Affordable Bayesian Neural Networks

Posted by Yuling Yao on May 20, 2019.       Tag: computation  
We wrote a new paper on approximate Bayesian inference in deep network, with a similiar computation cost as point estimation.

Recently Oscar Chang and I and some others wrote a paper with the title Ensemble Model Patching: A Parameter-Efficient Variational Bayesian Neural Network. It mostly addresses the challenge of large scale Bayesian inference on deep neural networks.

The motivation is clear: 1) We want to fit Bayesian neural networks, but we do not afford to run MCMC. Indeed we do not even afford to run variational inference, as a mean-field gaussian approximation will double the parameter use and make it infeasible for the the use in the state of the art network, and 2) I really write a deep learning paper whatever it means.

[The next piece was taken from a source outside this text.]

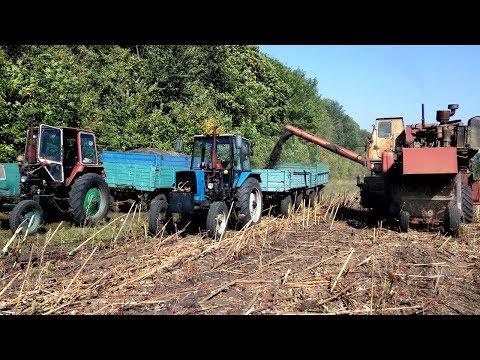 Уборка подсолнуха 2017 ЛГ 5580  Эксперимент с Микроэлементами СельхозТехника ТВ - DomaVideo.Ru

As a statistician, I rarely think about this kind of computational bottleneck too seriously, but Oscar reminds me that it is indeed a concern:

A 100\% parameter overhead will double the amount of memory required. However, as many deep learning models already utilize the available hardware resources to the fullest, often maxing out GPU memory usage. In 2015, the highest end consumer-grade GPU (Nvidia’s Titan X Maxwell), had 12GB of memory; by 2018, this number had doubled to 24GB. With Nvidia’s Titan RTX. This means that in the period 2015-2018, a programmer could only have Bayesianized state-of-the-art neural networks from prior to 2015. Any newer designs, once their parameter use had been doubled, would not fit into her GPU’s memory. Thus, the developer’s Bayesianized networks are up to three years behind the state-of-the-art. With GPU memory capacity doubling approximately every 3 years — an eternity in the rapidly progressing field of deep learning, the programmer’s Bayesianized networks will be up to three years behind the state of the art.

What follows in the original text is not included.